I undertook placements at The Voice, The Sunday Times – News Review, Dazed and Confused and Grazia. Out of all these titles – The ST was the only place where I didn’t write.
The Voice was fantastic – because it is a small operation I was encouraged to pitch. I landed three front pages during my time there and wrote a raft of features, print and online news stories and gained lots of picture credits. Also, they were keen for my input and feedback as I represented a key age group they wanted to engage with.
Dazed was brilliant because it’s a mag I grew up reading - and being an independent title there was room for new writers and fresh ideas. I was prompted to pitch to both print and online platforms. I was able to see how the production process works too, which was great.
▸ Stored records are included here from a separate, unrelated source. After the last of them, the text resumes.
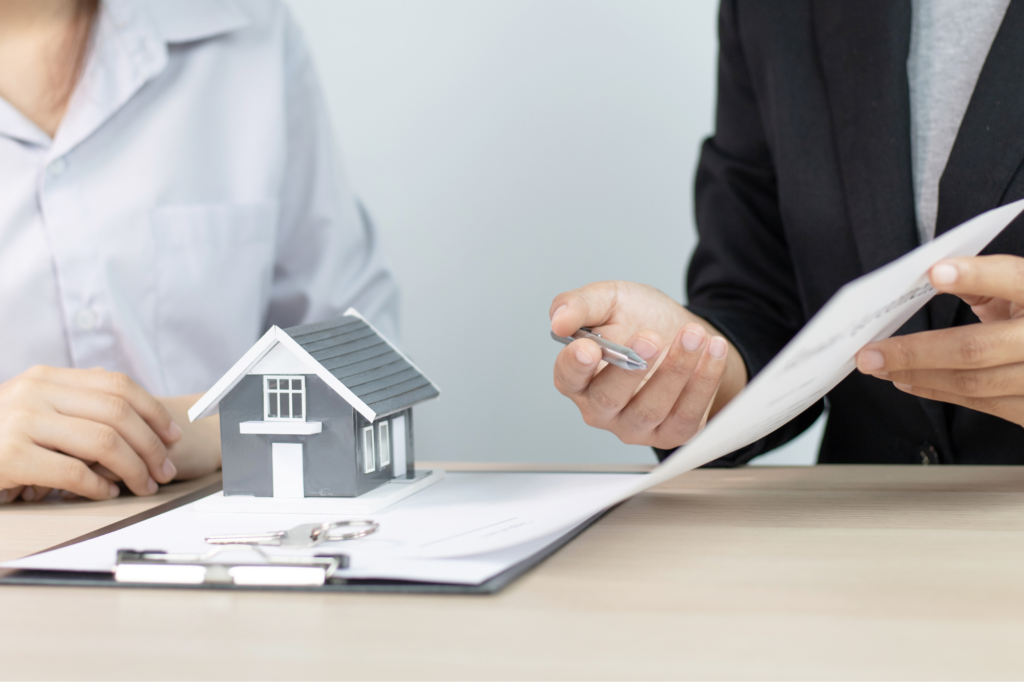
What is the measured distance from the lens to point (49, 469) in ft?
2.38

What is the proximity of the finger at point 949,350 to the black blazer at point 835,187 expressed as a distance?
10.2 inches

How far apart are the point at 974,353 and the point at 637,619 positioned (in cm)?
34

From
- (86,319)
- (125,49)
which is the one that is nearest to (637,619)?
(86,319)

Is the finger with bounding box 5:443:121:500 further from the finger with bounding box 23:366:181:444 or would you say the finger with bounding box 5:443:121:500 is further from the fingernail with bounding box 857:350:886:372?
the fingernail with bounding box 857:350:886:372

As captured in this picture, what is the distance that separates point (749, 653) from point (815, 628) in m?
0.05

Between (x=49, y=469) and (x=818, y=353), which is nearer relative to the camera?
(x=818, y=353)

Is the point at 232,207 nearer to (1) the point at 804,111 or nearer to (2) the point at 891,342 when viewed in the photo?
(1) the point at 804,111

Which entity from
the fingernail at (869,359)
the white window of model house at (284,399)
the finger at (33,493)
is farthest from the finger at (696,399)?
the finger at (33,493)

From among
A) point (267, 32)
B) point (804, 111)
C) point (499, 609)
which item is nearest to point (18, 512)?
point (499, 609)

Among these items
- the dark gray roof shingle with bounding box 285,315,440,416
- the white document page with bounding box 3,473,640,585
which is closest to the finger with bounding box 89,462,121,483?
the white document page with bounding box 3,473,640,585

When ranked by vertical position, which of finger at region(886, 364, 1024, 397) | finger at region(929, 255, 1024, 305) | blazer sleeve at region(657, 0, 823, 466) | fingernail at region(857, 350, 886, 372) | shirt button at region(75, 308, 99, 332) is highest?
blazer sleeve at region(657, 0, 823, 466)

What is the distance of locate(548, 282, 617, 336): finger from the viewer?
0.68m

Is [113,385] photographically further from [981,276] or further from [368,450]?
[981,276]

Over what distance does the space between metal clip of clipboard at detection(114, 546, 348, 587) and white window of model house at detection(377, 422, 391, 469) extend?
22cm
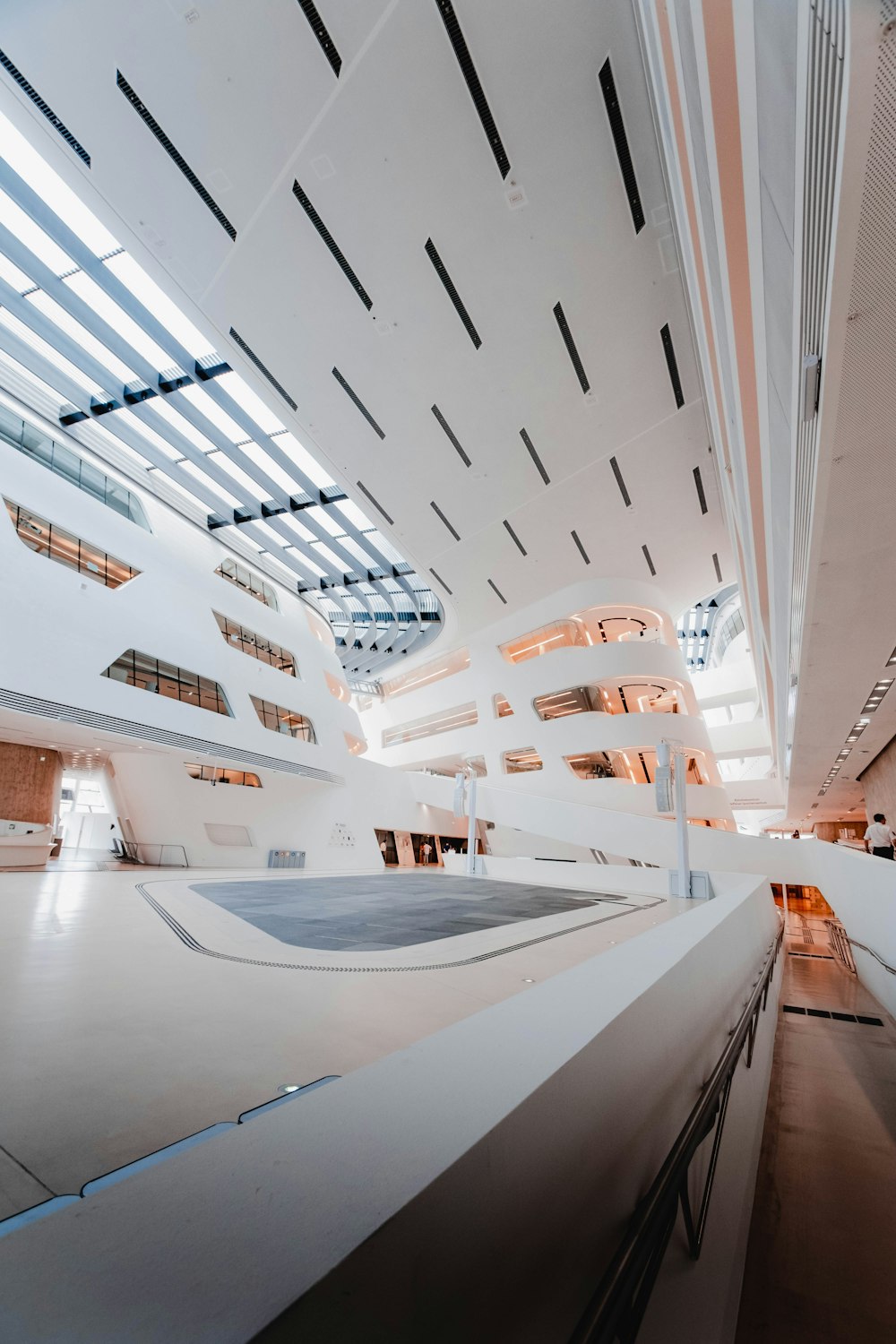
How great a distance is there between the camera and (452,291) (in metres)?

Grazia was way out of my comfort zone but hugely enjoyable – it’s a slick and professional outfit and the team were so welcoming. I spent a week on the news desk and picked up a few bylines in the mag and on Grazia Daily. The biggest thing was understanding the behemoth that is celebrity and how important it is to know your audience and the people you write about.
Going to a smaller publication (local newspaper, B2B, some desks of nationals, minority publications, indie magazines, real life weeklies, customer publishers), or somewhere with a strong online output will give you a better platform to learn, pitch and get published.
2. IDEAS
This carries on from my earlier point. PITCH AND GET PUBLISHED!
When you’ve secured your placement make sure you’ve read the publication you’re heading to. Order back copies if it’s a hard-to-get B2B and depending on which department/desk you’re on, look at the subjects they cover and recently published features.
Work up three strong pitches. Send out emails, file FOIs, start digging and form a pitch. When you arrive on work experience, find the commissioning editor/news editor/relevant person and when they’ve got a few minutes free ask if you can email over your ideas or grab a chat.
Also, pictures, strong case studies and exclusive material will get you noticed – and published.
3. SMILE
There’ll be times when you’ll be given a less than desirable task to do (I once had to transcribe an interview that lasted for 70 minutes and the interviewee spoke as if he’d just dropped a pill) but it’s important to do it with a smile on your face. Sometimes it’s a test – a test of your attitude and how meticulous you are when faced with difficult or dry tasks. Word gets around newsrooms if the intern’s got an attitude or is wearing a ‘screw face’ – don’t let that be you!
4. PICK IT UP
D0n’t be afraid to answer the phone.
5. GET TOOLED UP
Be armed with two notebooks, a dictaphone with spare batteries, a telephone pick up/microphone, five pens (I lost a pen every day without fail), a small point-and-shoot camera, a USB stick, a phone charger and a small umbrella. If you’re doing a lot of field reporting, make sure you take your laptop battery charger.
I got so much out of my work placements and it helped me figure out the kind of journalist I wanted to be and I got to hone the skills I gained before and during the course. More importantly I got to write – to really write – and build a strong portfolio which I was able to take to my interview at News International and speak confidently about my experience.
City has a great rep and editors know that they can put some amount of trust in a City MA student because they’ve got the basics under their belt.
OBVIOUSLY there’s no right or wrong answer… but observe the journalists and how they work and get to know them (contacts), offer to help out where appropriate, take all feedback (constructive and otherwise) and build on it.
Don’t be cocky but be confident - you might not be there for long, but you’ll want to be remembered as the intern who went the extra mile.